## Listed records
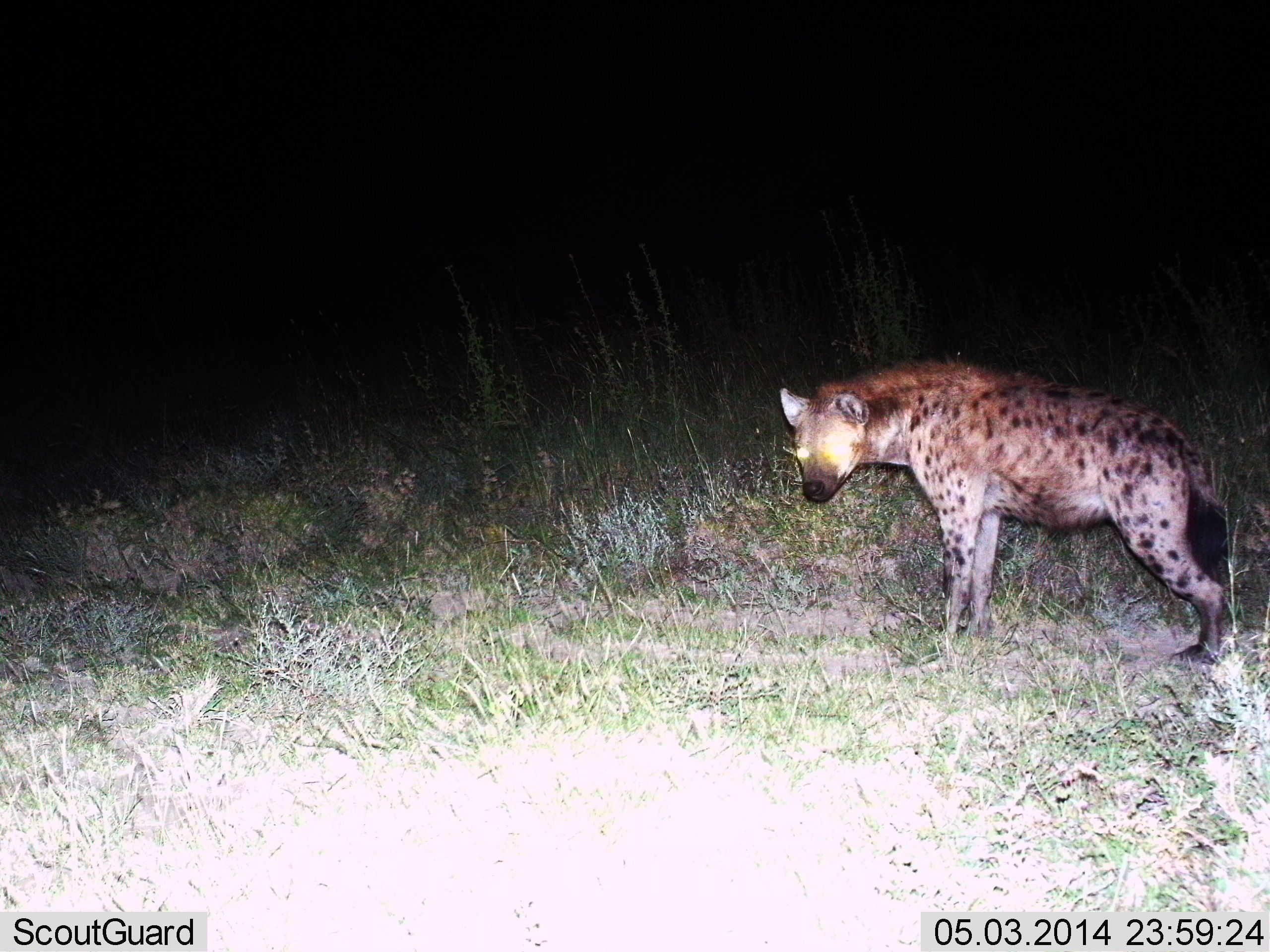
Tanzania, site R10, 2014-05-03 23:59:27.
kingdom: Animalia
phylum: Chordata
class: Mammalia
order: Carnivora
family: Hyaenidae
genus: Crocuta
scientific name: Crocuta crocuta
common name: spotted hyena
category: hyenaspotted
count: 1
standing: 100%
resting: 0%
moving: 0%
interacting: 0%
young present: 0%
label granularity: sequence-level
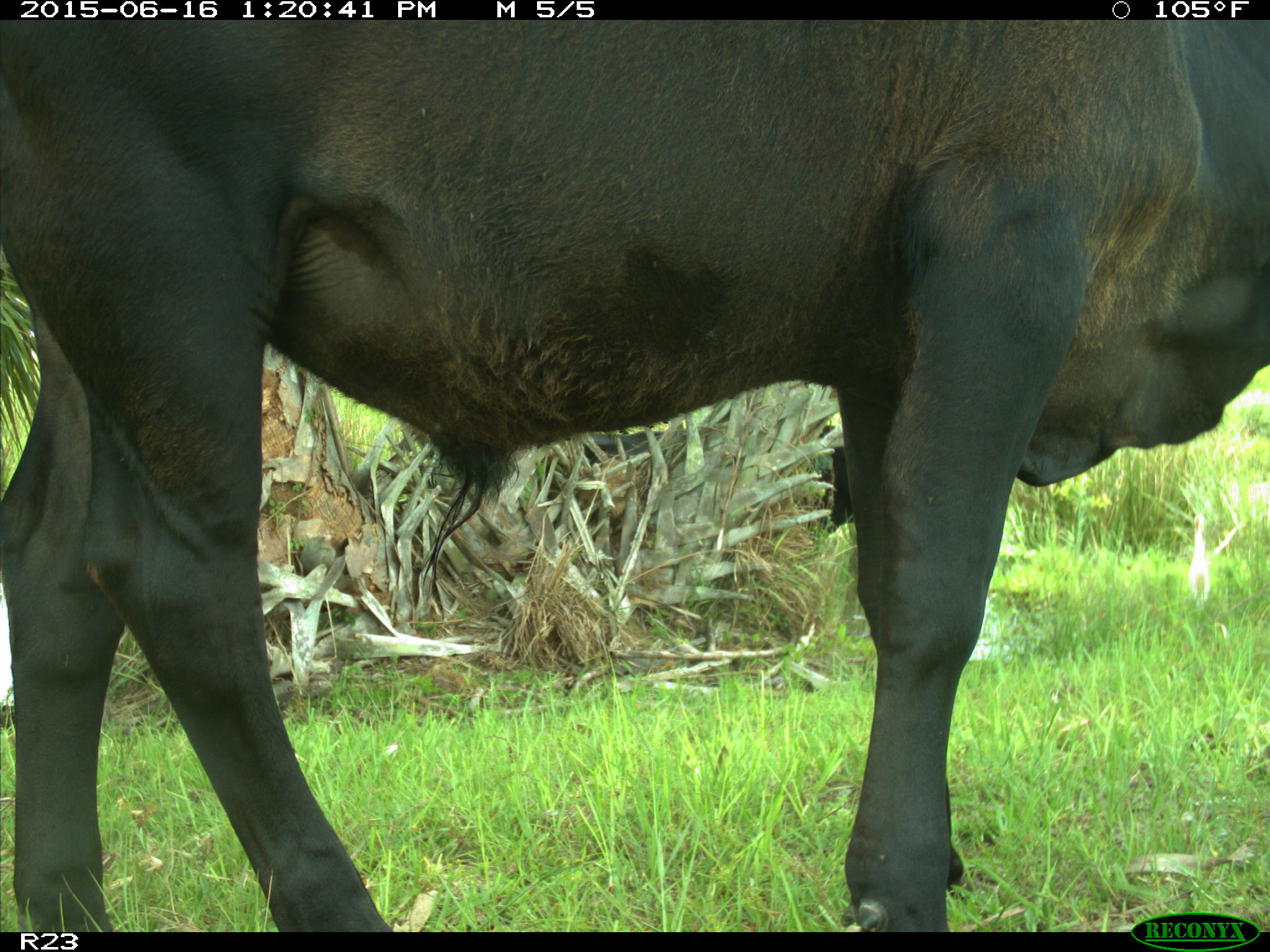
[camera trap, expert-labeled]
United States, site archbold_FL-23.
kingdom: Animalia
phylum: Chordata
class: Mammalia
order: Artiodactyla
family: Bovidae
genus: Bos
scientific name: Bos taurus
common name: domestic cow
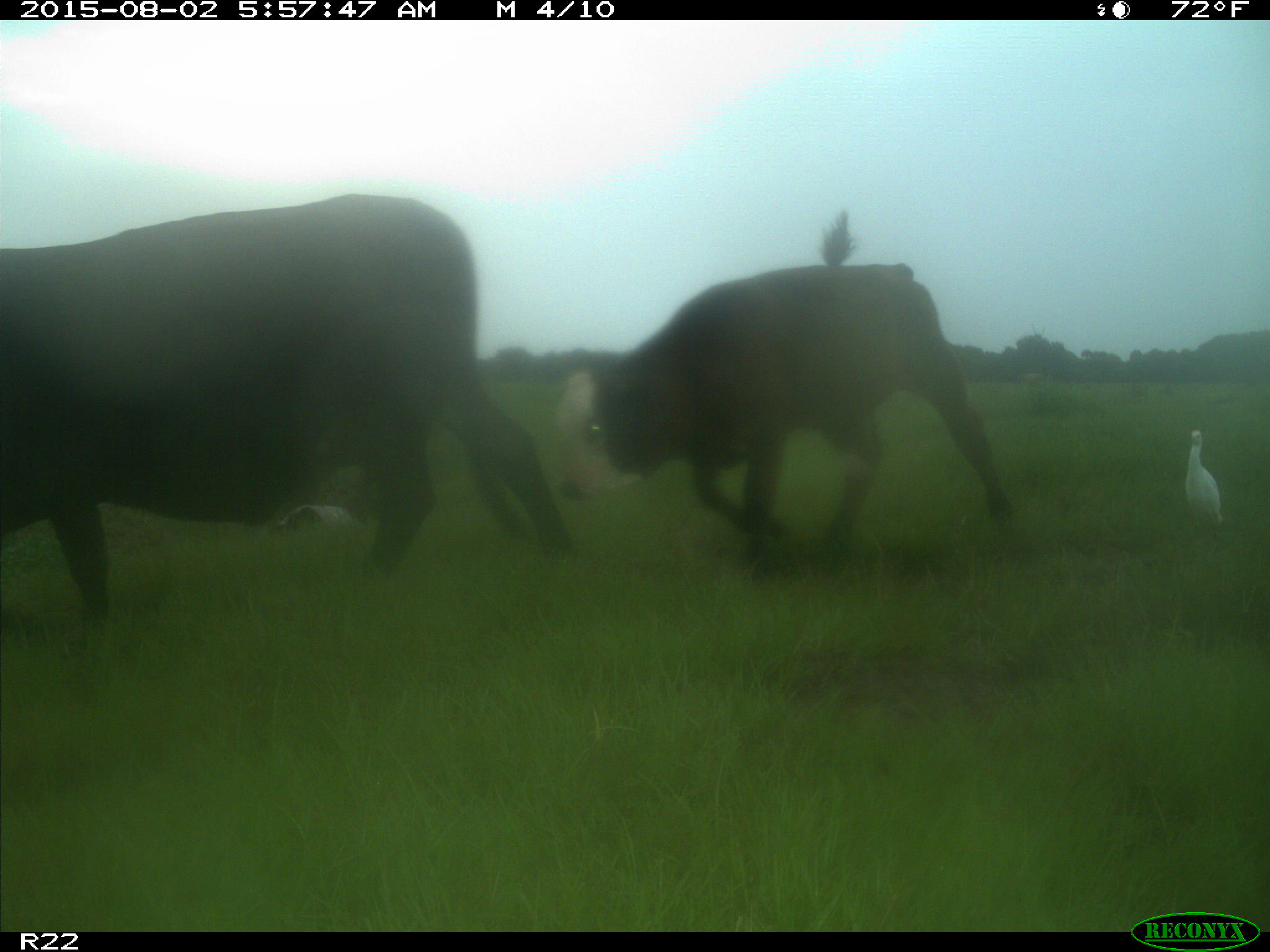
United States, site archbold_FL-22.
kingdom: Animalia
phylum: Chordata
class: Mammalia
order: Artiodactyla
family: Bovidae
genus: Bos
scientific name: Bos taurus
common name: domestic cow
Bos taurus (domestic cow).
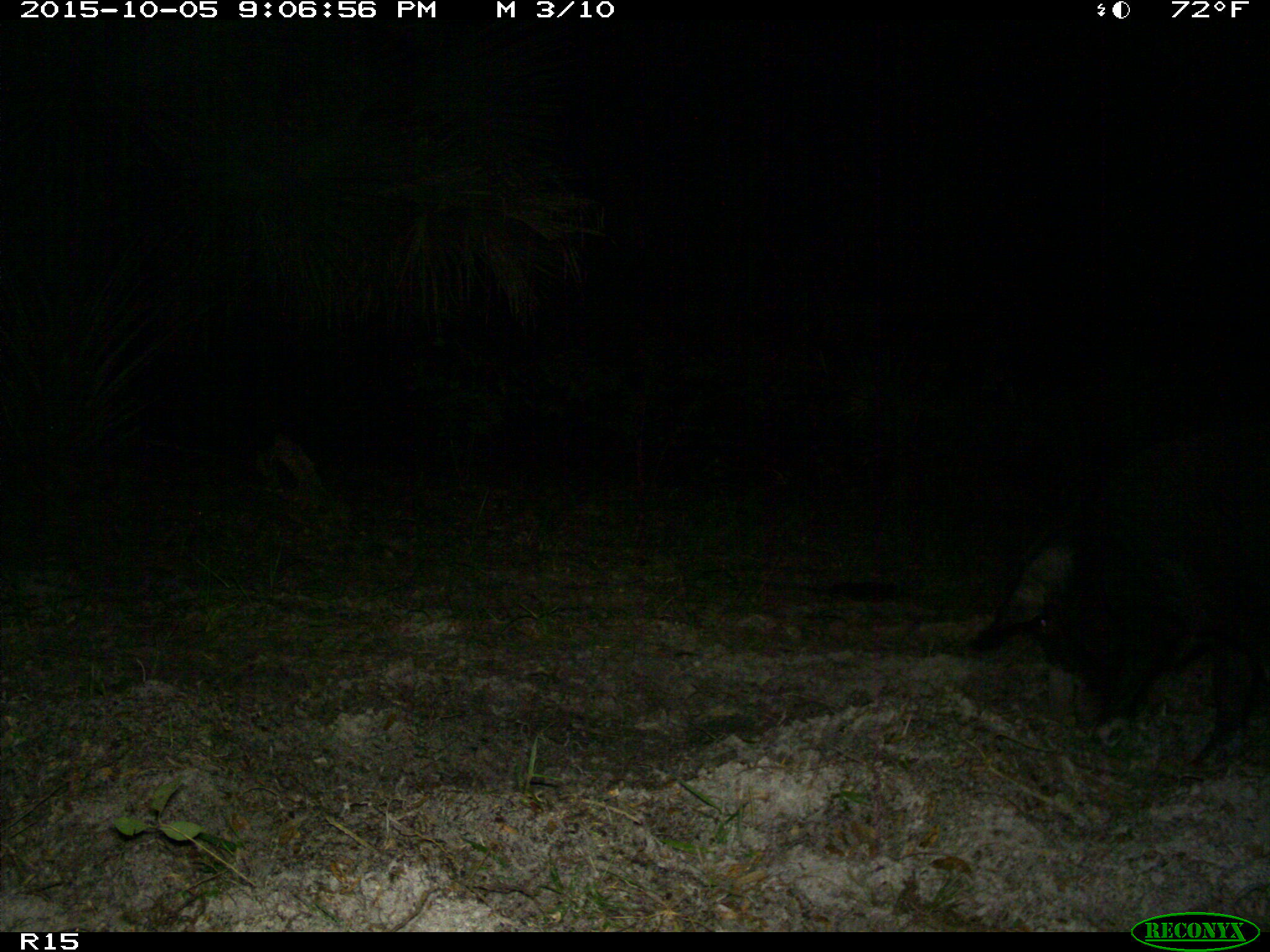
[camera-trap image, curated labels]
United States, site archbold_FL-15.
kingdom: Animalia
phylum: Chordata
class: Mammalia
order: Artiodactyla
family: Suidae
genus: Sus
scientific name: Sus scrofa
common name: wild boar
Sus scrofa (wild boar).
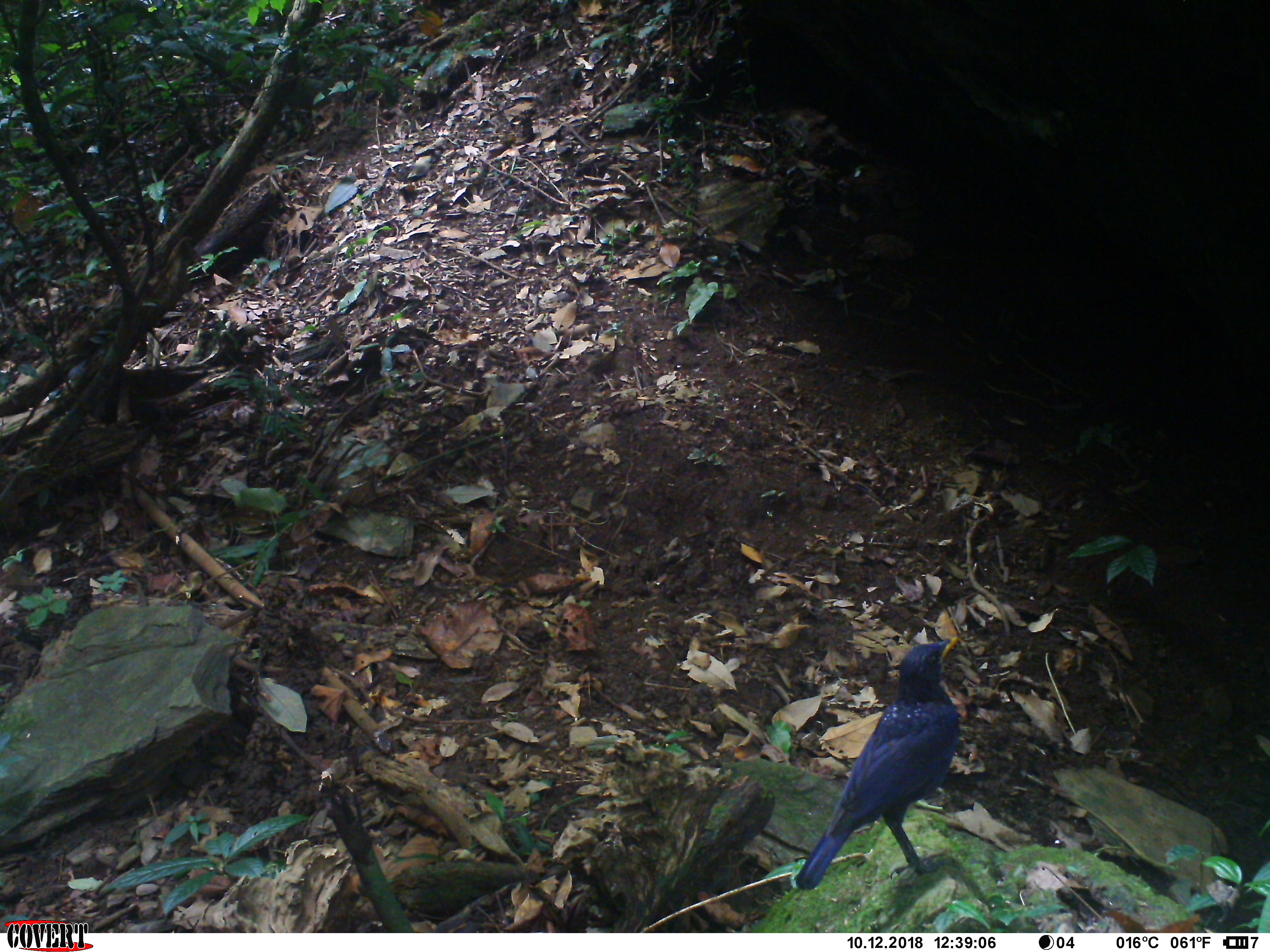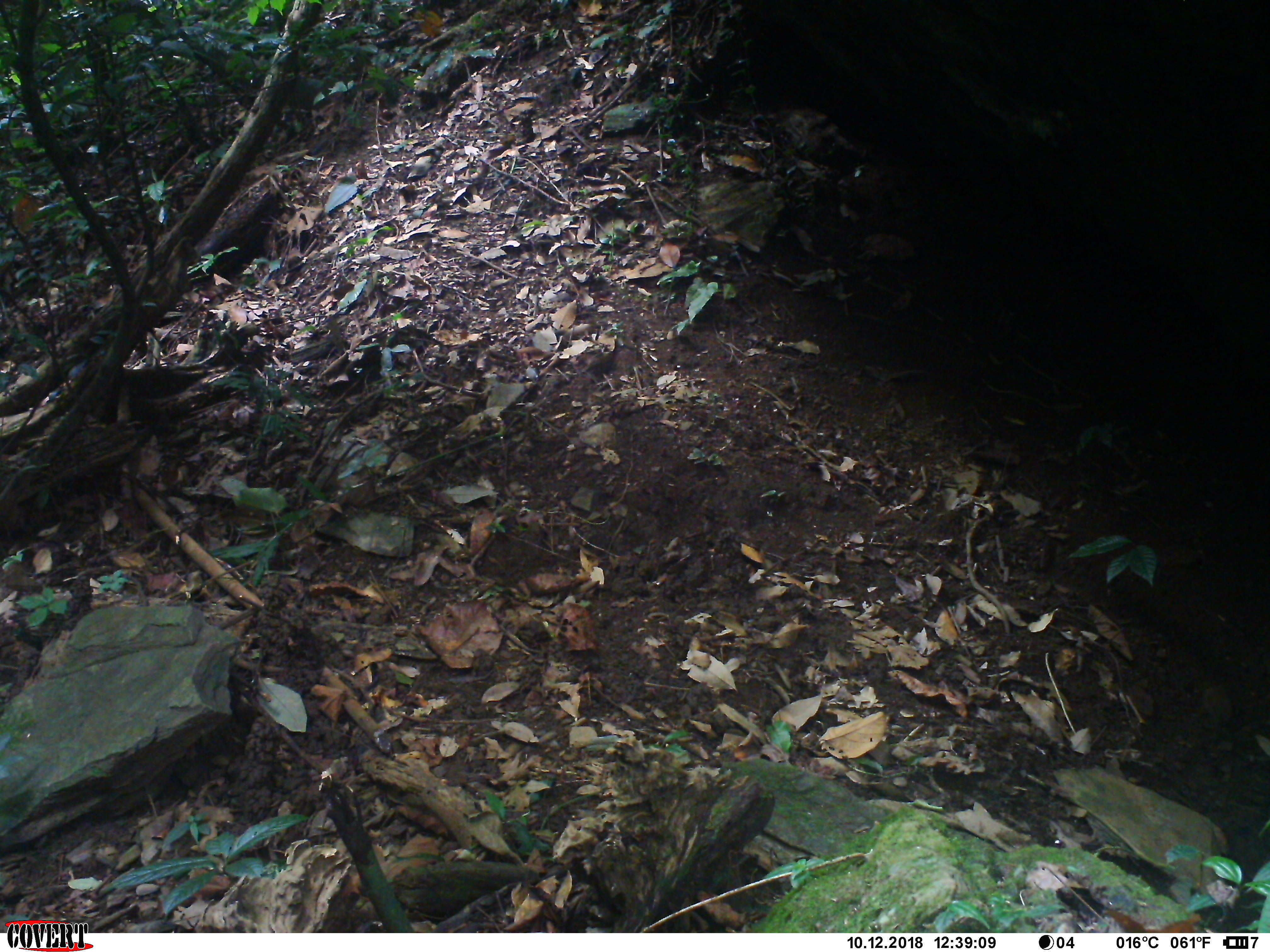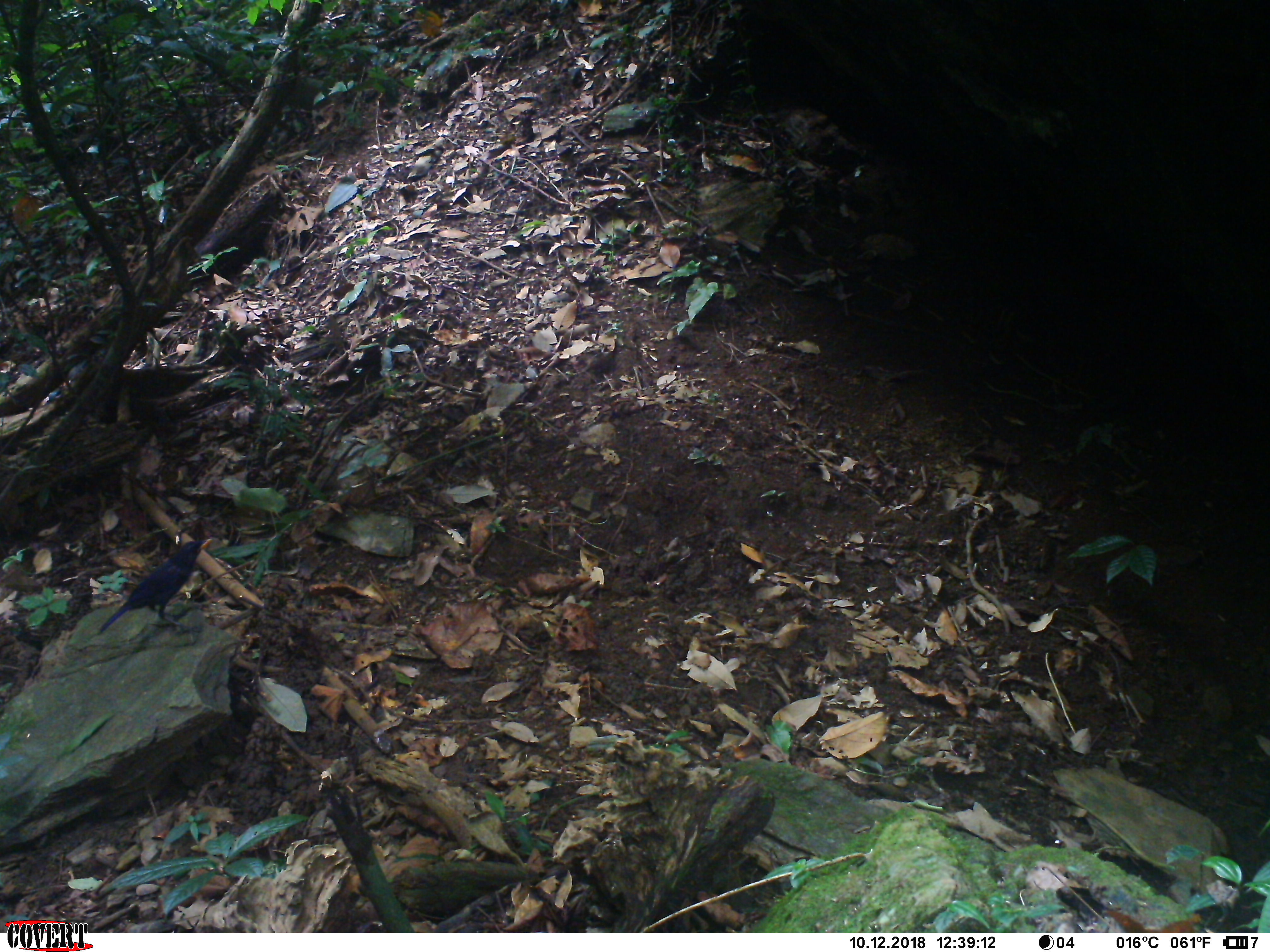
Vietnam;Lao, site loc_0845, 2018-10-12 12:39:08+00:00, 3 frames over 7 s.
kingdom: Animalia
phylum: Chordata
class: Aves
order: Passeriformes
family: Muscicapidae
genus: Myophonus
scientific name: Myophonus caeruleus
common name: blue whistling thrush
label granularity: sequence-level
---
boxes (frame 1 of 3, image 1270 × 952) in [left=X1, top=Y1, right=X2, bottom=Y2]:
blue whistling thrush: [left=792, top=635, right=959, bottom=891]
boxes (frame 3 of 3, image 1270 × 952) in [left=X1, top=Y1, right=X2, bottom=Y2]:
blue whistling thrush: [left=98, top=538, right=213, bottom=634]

## Activity
Write down only the closing run of lines: the one containing "common name: blue whistling thrush" and every line after it to the end of the entries, exactly.

## Response to this exercise
common name: blue whistling thrush
label granularity: sequence-level
---
boxes (frame 1 of 3, image 1270 × 952) in [left=X1, top=Y1, right=X2, bottom=Y2]:
blue whistling thrush: [left=792, top=635, right=959, bottom=891]
boxes (frame 3 of 3, image 1270 × 952) in [left=X1, top=Y1, right=X2, bottom=Y2]:
blue whistling thrush: [left=98, top=538, right=213, bottom=634]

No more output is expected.